How Oyenuga compares to other Baltimore mental health options
Baltimore's psychiatric landscape includes psychiatrists (MDs or DOs), other nurse practitioners and physician assistants, and licensed therapists without prescribing authority. Psychiatrists often carry longer wait lists and may focus primarily on medication with less therapy time; they also bill at higher rates due to medical degree status, which some insurance plans reimburse at higher percentages. Licensed therapists (LCSWs, LPCs) provide deeper psychotherapy but cannot prescribe. Oyenuga occupies middle ground: she prescribes like a psychiatrist but typically spends more session time on talk therapy and usually has faster appointment availability. Her PMHNP-BC credential is nationally standardized and board-certified, which distinguishes her from unlicensed mental health counselors. For patients seeking medication with integrated therapy and reasonable wait times, a nurse practitioner like Oyenuga is often the more practical first choice than a psychiatrist; for those wanting therapy-only or long-term psychoanalytic work, a licensed therapist is the better fit.

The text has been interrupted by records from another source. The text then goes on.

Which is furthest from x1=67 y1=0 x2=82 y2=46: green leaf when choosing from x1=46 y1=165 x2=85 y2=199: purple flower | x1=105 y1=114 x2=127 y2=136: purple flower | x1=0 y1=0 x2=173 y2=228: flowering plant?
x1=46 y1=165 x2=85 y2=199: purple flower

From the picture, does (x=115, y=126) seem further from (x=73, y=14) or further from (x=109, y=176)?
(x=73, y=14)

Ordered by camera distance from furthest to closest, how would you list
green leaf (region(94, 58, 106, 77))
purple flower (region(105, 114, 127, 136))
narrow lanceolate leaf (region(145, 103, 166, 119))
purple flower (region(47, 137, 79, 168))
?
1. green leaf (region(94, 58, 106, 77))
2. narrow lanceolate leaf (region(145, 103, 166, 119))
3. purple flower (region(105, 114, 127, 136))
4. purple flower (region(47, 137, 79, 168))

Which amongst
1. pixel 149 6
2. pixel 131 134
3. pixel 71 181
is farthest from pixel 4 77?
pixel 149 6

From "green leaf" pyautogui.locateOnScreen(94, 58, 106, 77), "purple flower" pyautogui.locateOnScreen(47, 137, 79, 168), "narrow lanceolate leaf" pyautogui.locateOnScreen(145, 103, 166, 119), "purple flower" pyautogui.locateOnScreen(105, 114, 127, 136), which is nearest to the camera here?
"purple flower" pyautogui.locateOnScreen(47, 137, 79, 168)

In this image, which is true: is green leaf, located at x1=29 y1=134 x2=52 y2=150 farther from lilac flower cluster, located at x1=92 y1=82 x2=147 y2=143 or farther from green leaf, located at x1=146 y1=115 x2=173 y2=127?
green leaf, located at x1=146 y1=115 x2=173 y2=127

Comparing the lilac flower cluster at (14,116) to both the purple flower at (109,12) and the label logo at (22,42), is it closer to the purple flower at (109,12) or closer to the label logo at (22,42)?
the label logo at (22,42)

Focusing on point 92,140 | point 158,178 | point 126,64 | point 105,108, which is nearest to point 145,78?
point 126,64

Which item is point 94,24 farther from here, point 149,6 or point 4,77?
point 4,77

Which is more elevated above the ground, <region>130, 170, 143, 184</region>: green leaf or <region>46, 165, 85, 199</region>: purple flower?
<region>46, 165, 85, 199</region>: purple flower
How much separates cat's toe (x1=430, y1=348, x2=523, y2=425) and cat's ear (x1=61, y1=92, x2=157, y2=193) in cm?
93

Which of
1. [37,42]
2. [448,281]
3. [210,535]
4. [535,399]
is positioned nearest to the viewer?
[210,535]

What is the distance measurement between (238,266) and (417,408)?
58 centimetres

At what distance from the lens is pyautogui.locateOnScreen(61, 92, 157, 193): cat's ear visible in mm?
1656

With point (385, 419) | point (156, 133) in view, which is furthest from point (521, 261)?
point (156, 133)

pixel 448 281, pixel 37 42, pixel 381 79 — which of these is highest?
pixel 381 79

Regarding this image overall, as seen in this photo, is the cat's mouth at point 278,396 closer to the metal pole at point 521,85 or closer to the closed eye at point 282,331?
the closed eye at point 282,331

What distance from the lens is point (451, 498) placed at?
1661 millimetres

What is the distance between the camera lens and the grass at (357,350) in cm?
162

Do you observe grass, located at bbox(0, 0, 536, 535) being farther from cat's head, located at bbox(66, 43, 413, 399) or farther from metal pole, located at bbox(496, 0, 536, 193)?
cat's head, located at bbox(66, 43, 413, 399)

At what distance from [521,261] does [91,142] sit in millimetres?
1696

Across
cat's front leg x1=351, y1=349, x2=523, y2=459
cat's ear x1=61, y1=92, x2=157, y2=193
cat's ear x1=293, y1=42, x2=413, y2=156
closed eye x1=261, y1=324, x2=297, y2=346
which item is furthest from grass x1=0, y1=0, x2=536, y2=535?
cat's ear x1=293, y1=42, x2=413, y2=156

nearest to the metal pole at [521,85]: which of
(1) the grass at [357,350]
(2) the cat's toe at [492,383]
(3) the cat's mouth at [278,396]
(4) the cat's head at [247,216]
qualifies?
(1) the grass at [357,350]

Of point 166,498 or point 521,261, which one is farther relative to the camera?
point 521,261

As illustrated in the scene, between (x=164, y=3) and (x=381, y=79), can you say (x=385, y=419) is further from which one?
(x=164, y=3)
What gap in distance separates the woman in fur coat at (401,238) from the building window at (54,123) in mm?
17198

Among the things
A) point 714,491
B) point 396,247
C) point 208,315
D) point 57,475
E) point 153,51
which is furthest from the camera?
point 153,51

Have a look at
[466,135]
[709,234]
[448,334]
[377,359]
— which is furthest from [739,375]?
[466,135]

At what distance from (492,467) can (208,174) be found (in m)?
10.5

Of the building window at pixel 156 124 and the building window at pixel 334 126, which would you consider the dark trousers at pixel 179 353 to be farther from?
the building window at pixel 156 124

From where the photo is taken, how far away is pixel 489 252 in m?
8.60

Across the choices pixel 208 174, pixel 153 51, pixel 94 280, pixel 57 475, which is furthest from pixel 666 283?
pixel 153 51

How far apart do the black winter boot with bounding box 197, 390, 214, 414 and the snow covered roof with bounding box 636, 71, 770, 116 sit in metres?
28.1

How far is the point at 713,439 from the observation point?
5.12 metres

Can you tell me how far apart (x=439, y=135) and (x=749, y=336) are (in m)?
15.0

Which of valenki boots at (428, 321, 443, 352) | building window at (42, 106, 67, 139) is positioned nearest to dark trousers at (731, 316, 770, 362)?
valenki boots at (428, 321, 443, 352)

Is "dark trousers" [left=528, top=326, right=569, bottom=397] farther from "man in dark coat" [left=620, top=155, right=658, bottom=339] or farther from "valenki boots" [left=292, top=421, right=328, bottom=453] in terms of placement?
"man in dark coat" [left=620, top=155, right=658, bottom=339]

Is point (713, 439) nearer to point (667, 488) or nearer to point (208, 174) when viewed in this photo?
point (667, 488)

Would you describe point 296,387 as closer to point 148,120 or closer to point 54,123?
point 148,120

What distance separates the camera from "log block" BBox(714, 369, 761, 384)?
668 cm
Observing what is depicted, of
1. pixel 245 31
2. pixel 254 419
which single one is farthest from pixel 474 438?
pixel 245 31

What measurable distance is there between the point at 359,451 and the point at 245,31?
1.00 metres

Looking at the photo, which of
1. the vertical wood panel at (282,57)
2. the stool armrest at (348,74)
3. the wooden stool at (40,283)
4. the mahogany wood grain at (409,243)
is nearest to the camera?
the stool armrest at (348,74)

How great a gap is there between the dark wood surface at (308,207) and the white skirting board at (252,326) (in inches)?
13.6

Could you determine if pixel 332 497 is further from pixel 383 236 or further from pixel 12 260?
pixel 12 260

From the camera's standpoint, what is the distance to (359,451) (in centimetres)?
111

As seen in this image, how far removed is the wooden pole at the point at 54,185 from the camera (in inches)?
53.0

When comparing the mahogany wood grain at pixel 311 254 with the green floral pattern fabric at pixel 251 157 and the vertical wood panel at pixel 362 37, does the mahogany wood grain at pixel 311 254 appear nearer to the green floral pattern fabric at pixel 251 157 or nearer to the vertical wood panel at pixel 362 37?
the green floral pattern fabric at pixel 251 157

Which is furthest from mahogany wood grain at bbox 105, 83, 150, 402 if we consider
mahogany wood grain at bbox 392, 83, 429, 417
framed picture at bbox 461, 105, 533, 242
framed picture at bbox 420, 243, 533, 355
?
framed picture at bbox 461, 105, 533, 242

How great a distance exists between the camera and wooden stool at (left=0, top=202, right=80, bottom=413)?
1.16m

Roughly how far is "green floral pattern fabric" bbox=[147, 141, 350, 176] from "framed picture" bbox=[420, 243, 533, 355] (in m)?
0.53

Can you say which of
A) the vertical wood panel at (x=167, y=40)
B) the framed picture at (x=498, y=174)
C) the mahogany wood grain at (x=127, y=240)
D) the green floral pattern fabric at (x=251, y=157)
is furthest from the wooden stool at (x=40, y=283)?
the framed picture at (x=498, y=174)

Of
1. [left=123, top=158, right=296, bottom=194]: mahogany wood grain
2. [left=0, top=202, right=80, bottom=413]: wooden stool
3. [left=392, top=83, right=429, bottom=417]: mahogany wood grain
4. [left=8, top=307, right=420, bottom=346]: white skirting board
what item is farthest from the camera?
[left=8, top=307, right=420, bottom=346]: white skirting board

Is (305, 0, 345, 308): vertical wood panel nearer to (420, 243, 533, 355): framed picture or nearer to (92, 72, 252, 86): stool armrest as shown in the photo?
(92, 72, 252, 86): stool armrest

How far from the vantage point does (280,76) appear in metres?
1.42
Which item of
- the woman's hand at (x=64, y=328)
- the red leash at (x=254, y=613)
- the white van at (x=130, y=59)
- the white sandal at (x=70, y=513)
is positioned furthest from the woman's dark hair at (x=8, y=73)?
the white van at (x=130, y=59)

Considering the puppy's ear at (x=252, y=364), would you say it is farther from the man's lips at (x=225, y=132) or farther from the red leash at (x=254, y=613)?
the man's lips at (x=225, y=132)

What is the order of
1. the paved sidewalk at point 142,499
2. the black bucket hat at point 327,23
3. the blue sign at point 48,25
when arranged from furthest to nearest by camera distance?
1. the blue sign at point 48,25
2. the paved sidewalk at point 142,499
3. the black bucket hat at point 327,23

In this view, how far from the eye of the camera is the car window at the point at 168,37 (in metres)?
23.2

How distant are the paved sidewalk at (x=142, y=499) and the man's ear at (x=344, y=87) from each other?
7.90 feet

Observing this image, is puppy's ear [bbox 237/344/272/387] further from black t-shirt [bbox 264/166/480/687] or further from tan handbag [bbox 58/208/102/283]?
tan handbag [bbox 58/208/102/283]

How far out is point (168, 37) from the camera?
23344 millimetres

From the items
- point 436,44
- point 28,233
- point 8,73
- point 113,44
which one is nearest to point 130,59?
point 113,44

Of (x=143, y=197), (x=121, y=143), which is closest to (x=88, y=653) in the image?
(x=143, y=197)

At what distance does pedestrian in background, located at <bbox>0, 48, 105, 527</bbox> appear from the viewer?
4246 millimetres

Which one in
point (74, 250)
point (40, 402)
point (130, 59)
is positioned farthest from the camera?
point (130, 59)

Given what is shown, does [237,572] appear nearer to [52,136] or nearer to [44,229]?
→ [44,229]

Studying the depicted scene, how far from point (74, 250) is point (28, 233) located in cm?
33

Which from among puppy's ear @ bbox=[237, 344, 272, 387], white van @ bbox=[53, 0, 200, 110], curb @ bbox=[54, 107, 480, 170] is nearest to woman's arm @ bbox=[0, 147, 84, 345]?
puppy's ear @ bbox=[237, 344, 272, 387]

Who this works for and who it does not
Oyenuga suits adults with diagnosed or suspected psychiatric conditions who want medication evaluation and adjustment without the cost and wait time of traditional psychiatry, and who value having one provider manage both drug therapy and emotional support. She works well for patients new to mental health treatment who need stabilization before or alongside therapy. She does not provide services for children or adolescents. She cannot provide inpatient psychiatric care or handle acute psychiatric crises; patients in crisis should go to an emergency department (Mercy Medical Center and University of Maryland Medical Center in Baltimore both have psychiatric emergency services). She also does not typically provide intensive outpatient programming or group therapy, which some patients need alongside individual care.
What the first visit involves
A first appointment with Oyenuga includes a detailed psychiatric and medical history, current medication inventory, and description of symptoms. She will ask about family psychiatric history, substance use, sleep, and past treatment response. If you are already taking psychiatric medications prescribed by another provider, bring that medication list and dosing schedule; if you have previous psychiatric or medical records, sharing them shortens evaluation time. Expect to discuss diagnostic impressions openly and negotiate treatment goals. At the end of the session, she will either recommend medication, adjust existing prescriptions, or suggest a trial period of therapy-only before medication. Follow-up appointments are typically scheduled 2 to 4 weeks after an initial evaluation to assess response and tolerability.
Hours, location, and logistics
Oyenuga operates on a flexible schedule that includes telehealth and in-person visits. Confirm current hours and location directly, as independent practitioners sometimes adjust availability seasonally. If she maintains an office location within Baltimore, street parking or a lot should be clarified during scheduling. Telehealth sessions require only internet access and a private space, and are available in Maryland to patients with valid Maryland addresses.
Ayoola Oyenuga's combination of prescribing authority and therapy time offers Baltimore patients a practical middle ground in psychiatric care, reducing the wait-list friction of traditional psychiatry while providing more than medication-only management.